**TASK STATEMENT**
Write out all the entries word for word, but skip any images.

******

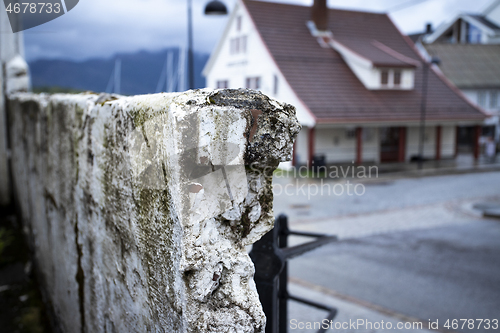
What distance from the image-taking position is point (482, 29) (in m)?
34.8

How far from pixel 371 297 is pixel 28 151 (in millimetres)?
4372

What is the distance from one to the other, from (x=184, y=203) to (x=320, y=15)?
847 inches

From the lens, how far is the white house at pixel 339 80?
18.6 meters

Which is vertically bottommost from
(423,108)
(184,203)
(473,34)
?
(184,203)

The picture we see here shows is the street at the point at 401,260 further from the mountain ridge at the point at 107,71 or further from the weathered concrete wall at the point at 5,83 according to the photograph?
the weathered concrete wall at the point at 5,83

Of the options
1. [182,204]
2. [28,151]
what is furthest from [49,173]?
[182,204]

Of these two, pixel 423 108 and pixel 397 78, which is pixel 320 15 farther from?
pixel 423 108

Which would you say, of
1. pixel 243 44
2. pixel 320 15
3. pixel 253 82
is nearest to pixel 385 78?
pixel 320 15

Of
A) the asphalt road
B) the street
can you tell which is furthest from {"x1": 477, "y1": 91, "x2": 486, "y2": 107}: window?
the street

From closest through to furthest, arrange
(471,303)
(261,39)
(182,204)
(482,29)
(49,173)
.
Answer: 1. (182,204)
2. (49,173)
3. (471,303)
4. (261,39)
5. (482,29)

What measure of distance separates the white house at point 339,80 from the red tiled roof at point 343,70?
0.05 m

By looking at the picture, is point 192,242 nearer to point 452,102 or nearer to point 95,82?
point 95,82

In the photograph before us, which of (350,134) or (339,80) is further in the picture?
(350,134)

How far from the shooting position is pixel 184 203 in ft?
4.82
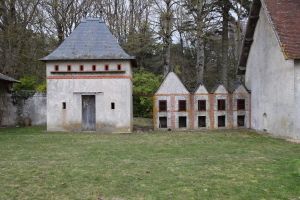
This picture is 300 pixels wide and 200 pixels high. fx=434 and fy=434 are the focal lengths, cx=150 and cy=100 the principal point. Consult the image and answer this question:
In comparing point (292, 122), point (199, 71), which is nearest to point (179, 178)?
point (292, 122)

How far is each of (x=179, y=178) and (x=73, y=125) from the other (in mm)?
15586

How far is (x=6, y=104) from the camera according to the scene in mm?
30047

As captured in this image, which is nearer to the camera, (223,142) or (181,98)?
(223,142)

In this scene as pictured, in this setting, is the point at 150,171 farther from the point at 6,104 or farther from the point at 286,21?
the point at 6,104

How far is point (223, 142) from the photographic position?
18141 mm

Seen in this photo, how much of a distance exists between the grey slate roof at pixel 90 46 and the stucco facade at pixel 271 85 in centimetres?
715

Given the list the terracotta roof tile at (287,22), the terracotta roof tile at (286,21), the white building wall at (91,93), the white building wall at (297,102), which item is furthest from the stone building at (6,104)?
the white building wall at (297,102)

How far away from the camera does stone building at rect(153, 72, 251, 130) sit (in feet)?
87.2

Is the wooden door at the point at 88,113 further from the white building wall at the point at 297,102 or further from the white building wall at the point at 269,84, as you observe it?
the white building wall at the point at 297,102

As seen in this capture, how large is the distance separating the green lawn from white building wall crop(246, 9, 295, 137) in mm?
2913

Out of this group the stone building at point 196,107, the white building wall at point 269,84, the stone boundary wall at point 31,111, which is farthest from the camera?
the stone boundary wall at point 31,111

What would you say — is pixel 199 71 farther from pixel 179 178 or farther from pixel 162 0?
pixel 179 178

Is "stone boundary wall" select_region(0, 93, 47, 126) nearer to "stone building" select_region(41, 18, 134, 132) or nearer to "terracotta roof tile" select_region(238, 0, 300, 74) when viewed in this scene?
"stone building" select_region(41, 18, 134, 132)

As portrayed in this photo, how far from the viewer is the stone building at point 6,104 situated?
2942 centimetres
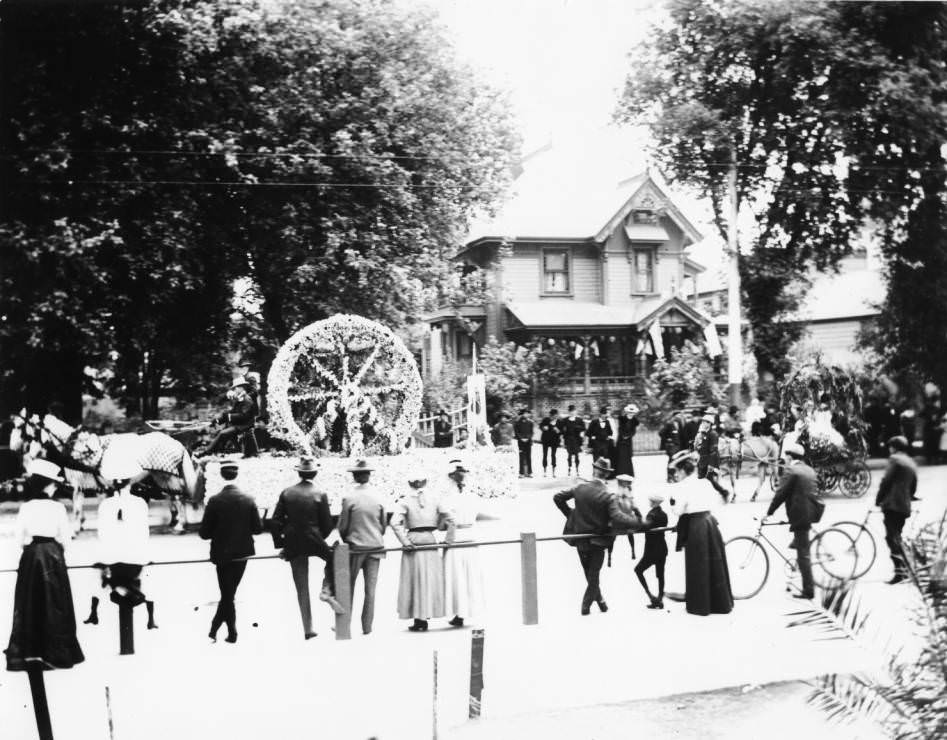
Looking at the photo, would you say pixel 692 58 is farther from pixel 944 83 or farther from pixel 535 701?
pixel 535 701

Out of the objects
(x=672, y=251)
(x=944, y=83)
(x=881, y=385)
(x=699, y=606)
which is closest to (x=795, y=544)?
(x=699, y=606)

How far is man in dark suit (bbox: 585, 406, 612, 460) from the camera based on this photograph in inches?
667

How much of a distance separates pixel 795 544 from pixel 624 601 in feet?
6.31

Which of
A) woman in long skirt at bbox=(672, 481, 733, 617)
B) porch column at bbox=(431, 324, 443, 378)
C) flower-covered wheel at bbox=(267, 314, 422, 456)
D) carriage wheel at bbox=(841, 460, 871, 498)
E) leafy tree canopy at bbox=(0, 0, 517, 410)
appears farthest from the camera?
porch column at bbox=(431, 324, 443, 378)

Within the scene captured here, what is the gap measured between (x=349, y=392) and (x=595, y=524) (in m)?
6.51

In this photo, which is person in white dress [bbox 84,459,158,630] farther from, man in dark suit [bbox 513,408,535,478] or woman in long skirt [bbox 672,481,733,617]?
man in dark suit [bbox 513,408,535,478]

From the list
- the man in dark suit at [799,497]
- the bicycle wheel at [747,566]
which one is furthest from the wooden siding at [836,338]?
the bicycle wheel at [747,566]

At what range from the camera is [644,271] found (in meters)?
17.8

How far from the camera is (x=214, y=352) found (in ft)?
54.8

******

**ANSWER TO THIS PROBLEM**
What distance from the image-taking position is point (482, 29) (in m)?
34.8

How far from pixel 371 297 is pixel 28 151 (in millimetres)?
4372

What is the distance from one to the other, from (x=184, y=203) to (x=320, y=15)?
847 inches

From the lens, how far is the white house at pixel 339 80?
18.6 meters

Which is vertically bottommost from
(423,108)
(184,203)
(473,34)
?
(184,203)

The picture we see here shows is the street at the point at 401,260 further from the mountain ridge at the point at 107,71 or further from the weathered concrete wall at the point at 5,83 according to the photograph?
the weathered concrete wall at the point at 5,83

Of the options
1. [182,204]
2. [28,151]
what is furthest from [49,173]?
[182,204]

Of these two, pixel 423 108 and pixel 397 78, which is pixel 320 15 farther from?
pixel 423 108

Which would you say, of
1. pixel 243 44
2. pixel 320 15
3. pixel 253 82
is nearest to pixel 385 78?
pixel 320 15

Of
A) the asphalt road
B) the street
can you tell which is furthest from {"x1": 477, "y1": 91, "x2": 486, "y2": 107}: window?
the street

From closest through to furthest, arrange
(471,303)
(261,39)
(182,204)
(482,29)
(49,173)
.
Answer: 1. (182,204)
2. (49,173)
3. (471,303)
4. (261,39)
5. (482,29)

What measure of distance separates the white house at point 339,80 from the red tiled roof at point 343,70?
0.05 m

By looking at the picture, is point 192,242 nearer to point 452,102 or nearer to point 95,82?
point 95,82

In the photograph before us, which of (350,134) or (339,80) is further in the picture?
(350,134)

How far from the shooting position is pixel 184 203 in ft?
4.82
This picture is 300 pixels wide and 200 pixels high. fx=434 and fy=434 are the focal lengths, cx=150 and cy=100 the principal point. Consult the image and answer this question:
In comparing point (292, 122), point (199, 71), which is nearest to point (179, 178)?
point (292, 122)

How far is each of (x=179, y=178) and (x=73, y=125) from the other (in mm)?
15586

How far is (x=6, y=104) from the camera according to the scene in mm?
30047

As captured in this image, which is nearer to the camera, (223,142) or (181,98)?
(223,142)

In this scene as pictured, in this setting, is the point at 150,171 farther from the point at 6,104 or farther from the point at 286,21?
the point at 6,104

How far is point (223, 142) from the photographic position?
18141 mm

Seen in this photo, how much of a distance exists between the grey slate roof at pixel 90 46 and the stucco facade at pixel 271 85 in centimetres?
715

Given the list the terracotta roof tile at (287,22), the terracotta roof tile at (286,21), the white building wall at (91,93), the white building wall at (297,102), which item is furthest from the stone building at (6,104)?
the white building wall at (297,102)

How far away from the camera does stone building at rect(153, 72, 251, 130) sit (in feet)?
87.2

Is the wooden door at the point at 88,113 further from the white building wall at the point at 297,102 or further from the white building wall at the point at 269,84, as you observe it?
the white building wall at the point at 297,102

As seen in this capture, how large is the distance separating the green lawn from white building wall crop(246, 9, 295, 137) in mm?
2913

Out of this group the stone building at point 196,107, the white building wall at point 269,84, the stone boundary wall at point 31,111, which is farthest from the camera?
the stone boundary wall at point 31,111

What would you say — is pixel 199 71 farther from pixel 179 178 or farther from pixel 162 0?
pixel 179 178

Is "stone boundary wall" select_region(0, 93, 47, 126) nearer to "stone building" select_region(41, 18, 134, 132) or nearer to "terracotta roof tile" select_region(238, 0, 300, 74) when viewed in this scene?
"stone building" select_region(41, 18, 134, 132)

As portrayed in this photo, how far from the viewer is the stone building at point 6,104 situated?
2942 centimetres
Looking at the photo, would you say pixel 692 58 is farther from pixel 944 83 or farther from pixel 535 701?
pixel 535 701

Out of the objects
(x=672, y=251)
(x=944, y=83)
(x=881, y=385)
(x=699, y=606)
which is closest to (x=795, y=544)?
(x=699, y=606)

How far is man in dark suit (bbox: 585, 406, 612, 460) from the camera based on this photograph in inches?
667

How much of a distance separates pixel 795 544 from pixel 624 601 in feet?
6.31

Which of
A) woman in long skirt at bbox=(672, 481, 733, 617)
B) porch column at bbox=(431, 324, 443, 378)
C) flower-covered wheel at bbox=(267, 314, 422, 456)
D) carriage wheel at bbox=(841, 460, 871, 498)
E) leafy tree canopy at bbox=(0, 0, 517, 410)
appears farthest from the camera?
porch column at bbox=(431, 324, 443, 378)

Within the scene captured here, what is the gap measured between (x=349, y=392) and (x=595, y=524) (in m)?
6.51

In this photo, which is person in white dress [bbox 84,459,158,630] farther from, man in dark suit [bbox 513,408,535,478] or woman in long skirt [bbox 672,481,733,617]?
man in dark suit [bbox 513,408,535,478]

From the list
- the man in dark suit at [799,497]
- the bicycle wheel at [747,566]
which one is furthest from the wooden siding at [836,338]?
the bicycle wheel at [747,566]

At what range from the camera is [644,271] found (in meters)?
17.8

How far from the camera is (x=214, y=352) found (in ft)?
54.8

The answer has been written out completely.